*PASSAGE*:
- Opening Delimiter -

Going through expiring predictions reminded me. Just as we did for 2010 and 2011, it's time for LessWrong to make its beliefs pay rent and give hostages to fortune in making predictions for events in 2012 and beyond.
Suggested topics include: Methods of Rationality updates (eg. "will there be any?"), economic benchmarks (price of gold has been an educational one for me this past year), medical advances (but be careful not to be too optimistic!), personal precommitments (signing up for cryonics?), being curmudgeonly about self-improvement, making daring predictions about the future of AGI, and so on.
As before, please be fairly specific. I intend to put most predictions on PredictionBook.com and it'd be nice if they weren't too hard to judge in the future.
(If you want advice on making good predictions, I've tried to write up a few useful heuristics I've learned. So far in the judging process, I've done pretty well this year, although I'm a little annoyed I got a Yemen prediction right but for the wrong reasons.)
Right; in fact, we can see pretty easily that just transferring the predictor's probability to our better more precise predictions will intrinsically increase their apparent confidence. The point of our versions is to be narrower and better defined, and so we will judge our prediction correct in fewer states of the world than they would have judged their own prediction (independent of any biases); fewer states of the world means less confidence is justified (P(A&B) <= P(A)).
Of course, in practice, due to the many biases and lack of experience afflicting them, people are usually horribly overconfident and we can see many examples of that in this thread and the past threads. So between the two, we can be pretty sure that predictors are overconfident.

- Closing Delimiter -

*WHAT YOU WILL DO*:
A) From the post, give the stretch from "Suggested topics include: Methods" through "in the future.", copied word for word.
B) Answer these from the post:
(i) For which two earlier years did LessWrong make predictions in the same way?
(ii) On which website does the writer plan to put most of the predictions?
(iii) Which country was the subject of the prediction the writer got right but for the wrong reasons?

*SUPPLIED ENTRIES*:

- Opening Delimiter -

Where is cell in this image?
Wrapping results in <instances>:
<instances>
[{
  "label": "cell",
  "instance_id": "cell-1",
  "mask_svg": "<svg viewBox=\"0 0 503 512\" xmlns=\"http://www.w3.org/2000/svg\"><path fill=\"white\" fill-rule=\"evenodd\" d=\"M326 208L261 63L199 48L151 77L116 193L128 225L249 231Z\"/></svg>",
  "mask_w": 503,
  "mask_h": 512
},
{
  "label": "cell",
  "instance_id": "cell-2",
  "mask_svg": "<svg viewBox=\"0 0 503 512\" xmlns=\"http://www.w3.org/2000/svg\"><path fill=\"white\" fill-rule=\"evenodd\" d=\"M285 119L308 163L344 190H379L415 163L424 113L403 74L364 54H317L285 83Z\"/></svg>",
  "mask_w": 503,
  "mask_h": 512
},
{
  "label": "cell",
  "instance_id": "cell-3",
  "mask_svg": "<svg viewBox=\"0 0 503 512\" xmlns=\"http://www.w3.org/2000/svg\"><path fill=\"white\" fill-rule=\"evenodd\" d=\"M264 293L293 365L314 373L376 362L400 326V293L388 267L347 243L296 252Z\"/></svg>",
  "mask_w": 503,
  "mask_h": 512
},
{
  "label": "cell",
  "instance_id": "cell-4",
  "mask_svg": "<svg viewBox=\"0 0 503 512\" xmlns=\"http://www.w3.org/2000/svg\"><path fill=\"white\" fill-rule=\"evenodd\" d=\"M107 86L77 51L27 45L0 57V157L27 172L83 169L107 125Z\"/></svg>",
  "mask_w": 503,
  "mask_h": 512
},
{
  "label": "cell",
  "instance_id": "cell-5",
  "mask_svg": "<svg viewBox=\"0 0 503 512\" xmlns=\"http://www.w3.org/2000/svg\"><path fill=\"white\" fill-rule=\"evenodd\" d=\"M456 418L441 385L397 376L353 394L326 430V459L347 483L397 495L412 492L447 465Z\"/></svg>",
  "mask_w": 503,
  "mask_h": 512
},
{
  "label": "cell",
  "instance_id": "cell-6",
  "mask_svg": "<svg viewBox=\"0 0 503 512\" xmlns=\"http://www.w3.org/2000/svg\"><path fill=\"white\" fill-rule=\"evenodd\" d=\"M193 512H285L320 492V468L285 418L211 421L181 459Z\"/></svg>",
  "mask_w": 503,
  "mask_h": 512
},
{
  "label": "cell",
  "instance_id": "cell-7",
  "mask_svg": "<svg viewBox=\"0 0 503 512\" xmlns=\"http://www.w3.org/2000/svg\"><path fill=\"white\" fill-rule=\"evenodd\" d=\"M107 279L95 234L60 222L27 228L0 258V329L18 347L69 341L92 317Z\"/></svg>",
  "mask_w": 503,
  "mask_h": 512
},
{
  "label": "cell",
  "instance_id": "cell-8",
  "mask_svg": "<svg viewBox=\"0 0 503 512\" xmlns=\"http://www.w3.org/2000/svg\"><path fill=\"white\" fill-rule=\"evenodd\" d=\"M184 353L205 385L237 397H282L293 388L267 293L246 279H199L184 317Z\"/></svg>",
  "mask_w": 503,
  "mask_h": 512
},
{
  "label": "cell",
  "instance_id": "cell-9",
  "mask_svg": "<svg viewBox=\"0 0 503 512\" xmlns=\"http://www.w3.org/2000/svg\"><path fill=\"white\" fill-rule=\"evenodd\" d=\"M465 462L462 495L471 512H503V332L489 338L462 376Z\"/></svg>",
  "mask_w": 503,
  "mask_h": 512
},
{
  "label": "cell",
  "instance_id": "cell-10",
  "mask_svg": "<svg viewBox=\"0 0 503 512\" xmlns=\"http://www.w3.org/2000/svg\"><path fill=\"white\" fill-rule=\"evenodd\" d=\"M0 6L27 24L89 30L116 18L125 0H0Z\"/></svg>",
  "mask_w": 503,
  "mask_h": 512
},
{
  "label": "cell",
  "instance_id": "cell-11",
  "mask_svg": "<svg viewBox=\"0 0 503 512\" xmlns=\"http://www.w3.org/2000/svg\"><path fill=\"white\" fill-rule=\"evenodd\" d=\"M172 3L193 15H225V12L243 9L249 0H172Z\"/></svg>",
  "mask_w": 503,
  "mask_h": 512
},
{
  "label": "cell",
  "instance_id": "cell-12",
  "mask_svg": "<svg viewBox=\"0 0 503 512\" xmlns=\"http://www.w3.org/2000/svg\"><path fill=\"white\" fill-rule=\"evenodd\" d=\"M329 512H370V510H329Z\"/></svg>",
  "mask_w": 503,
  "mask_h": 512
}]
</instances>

- Closing Delimiter -

*ANSWERS FOR THIS EXERCISE*:
A)
Suggested topics include: Methods of Rationality updates (eg. "will there be any?"), economic benchmarks (price of gold has been an educational one for me this past year), medical advances (but be careful not to be too optimistic!), personal precommitments (signing up for cryonics?), being curmudgeonly about self-improvement, making daring predictions about the future of AGI, and so on.
As before, please be fairly specific. I intend to put most predictions on PredictionBook.com and it'd be nice if they weren't too hard to judge in the future.

B)
(i) 2010 and 2011
(ii) PredictionBook.com
(iii) Yemen